Qu’est le fantasme si ce n’est que rêves conscients ou inconscients, désirs profonds, ceux dont on parle aisément, et ceux inavoués, ou tout simplement que l’on veut garder comme un jardin secret, comme une partie de soi inviolable, stérile où l’on peut s’évader…
Je m’aperçois que beaucoup de fantasmes sont superficiels mais tellement ancrés que la personne ne voit plus autour d’elle, ne sait plus différencier la réalité, le « réalisable » de son.. Fantasme que je qualifierais d’obsession à ce niveau, ou de symptômes névrotiques, ceci sans jugement bien entendu (diable sait que je n’aime pas cela). La personne perd alors le sens de la lucidité, et peut se mettre en danger selon le fantasme.
Dans le milieu SM qui est nôtre, cet exemple est malheureusement très présent.
Que devient le fantasme une fois réalisé?
J’ai eu des fantasmes qui, réalisés, sont devenus (réitérés) des actes de plaisir (pour les esprits échaudés: le sexe n’est pas déifié ni seul dans mes propos, sourire), et ont disparu en tant que fantasmes.

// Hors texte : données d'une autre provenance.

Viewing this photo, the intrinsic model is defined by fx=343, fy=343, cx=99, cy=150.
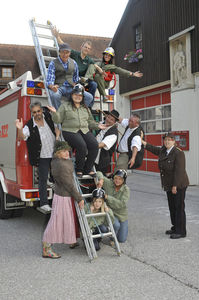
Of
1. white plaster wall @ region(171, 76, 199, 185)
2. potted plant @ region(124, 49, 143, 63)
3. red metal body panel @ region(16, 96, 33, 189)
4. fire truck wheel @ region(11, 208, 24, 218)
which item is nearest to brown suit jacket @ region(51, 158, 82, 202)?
red metal body panel @ region(16, 96, 33, 189)

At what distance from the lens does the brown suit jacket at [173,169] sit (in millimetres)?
5452

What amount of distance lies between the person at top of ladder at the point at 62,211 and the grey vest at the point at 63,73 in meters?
1.39

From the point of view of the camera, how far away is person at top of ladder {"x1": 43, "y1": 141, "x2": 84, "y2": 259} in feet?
15.0

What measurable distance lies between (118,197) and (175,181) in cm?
98

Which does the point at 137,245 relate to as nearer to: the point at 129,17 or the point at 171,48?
the point at 171,48

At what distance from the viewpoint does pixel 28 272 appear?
407 centimetres

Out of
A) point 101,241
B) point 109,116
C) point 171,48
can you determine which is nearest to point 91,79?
point 109,116

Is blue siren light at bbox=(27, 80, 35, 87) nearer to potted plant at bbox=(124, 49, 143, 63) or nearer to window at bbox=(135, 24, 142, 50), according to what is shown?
potted plant at bbox=(124, 49, 143, 63)

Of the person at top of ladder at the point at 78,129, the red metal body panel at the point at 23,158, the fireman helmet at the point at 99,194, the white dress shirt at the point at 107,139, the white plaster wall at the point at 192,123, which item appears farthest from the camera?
the white plaster wall at the point at 192,123

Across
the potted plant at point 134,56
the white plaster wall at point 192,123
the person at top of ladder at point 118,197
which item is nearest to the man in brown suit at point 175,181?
the person at top of ladder at point 118,197

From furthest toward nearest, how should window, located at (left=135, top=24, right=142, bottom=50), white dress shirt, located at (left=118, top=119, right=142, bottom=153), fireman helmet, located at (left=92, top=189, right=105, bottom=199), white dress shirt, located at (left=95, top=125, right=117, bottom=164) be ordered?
window, located at (left=135, top=24, right=142, bottom=50) → white dress shirt, located at (left=95, top=125, right=117, bottom=164) → white dress shirt, located at (left=118, top=119, right=142, bottom=153) → fireman helmet, located at (left=92, top=189, right=105, bottom=199)

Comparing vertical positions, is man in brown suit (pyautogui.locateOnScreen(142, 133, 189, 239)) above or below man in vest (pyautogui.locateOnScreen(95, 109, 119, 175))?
below

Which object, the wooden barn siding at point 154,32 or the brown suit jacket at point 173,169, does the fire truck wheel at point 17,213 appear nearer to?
the brown suit jacket at point 173,169

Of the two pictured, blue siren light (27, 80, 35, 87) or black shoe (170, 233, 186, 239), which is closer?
black shoe (170, 233, 186, 239)
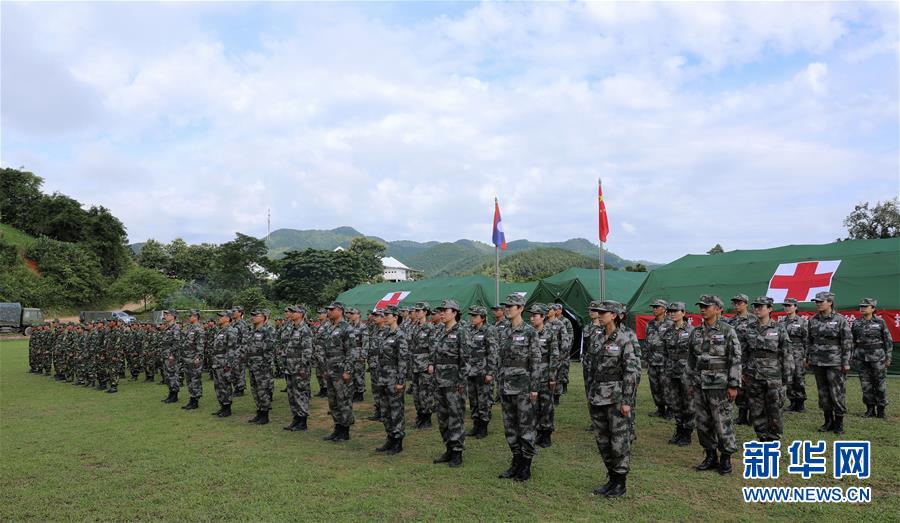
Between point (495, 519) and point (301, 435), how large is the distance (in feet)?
14.6

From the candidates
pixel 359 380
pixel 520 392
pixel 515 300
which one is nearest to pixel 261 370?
pixel 359 380

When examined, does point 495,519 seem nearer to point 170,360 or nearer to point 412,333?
point 412,333

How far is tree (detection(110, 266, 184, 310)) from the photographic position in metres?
47.1

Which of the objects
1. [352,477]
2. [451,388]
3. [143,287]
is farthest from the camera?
[143,287]

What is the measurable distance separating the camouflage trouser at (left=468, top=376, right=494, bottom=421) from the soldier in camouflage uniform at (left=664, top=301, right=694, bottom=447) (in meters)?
2.64

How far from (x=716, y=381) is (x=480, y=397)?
3458 mm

Dans le SM, je n’ai pas de fantasme, ou je vis le seul, ce qui n’ôte pas quelques envies parfois, de là à fantasmer…
Le fantasme non réalisé peut devenir une obsession, mais tous les fantasmes sont-ils bons à réaliser, ou faut-il garder une part de rêve?
Le fantasme est-il un besoin?
Il découle du vécu, des frustrations ou du besoin de rêver selon moi, la réponse est en chacun de nous.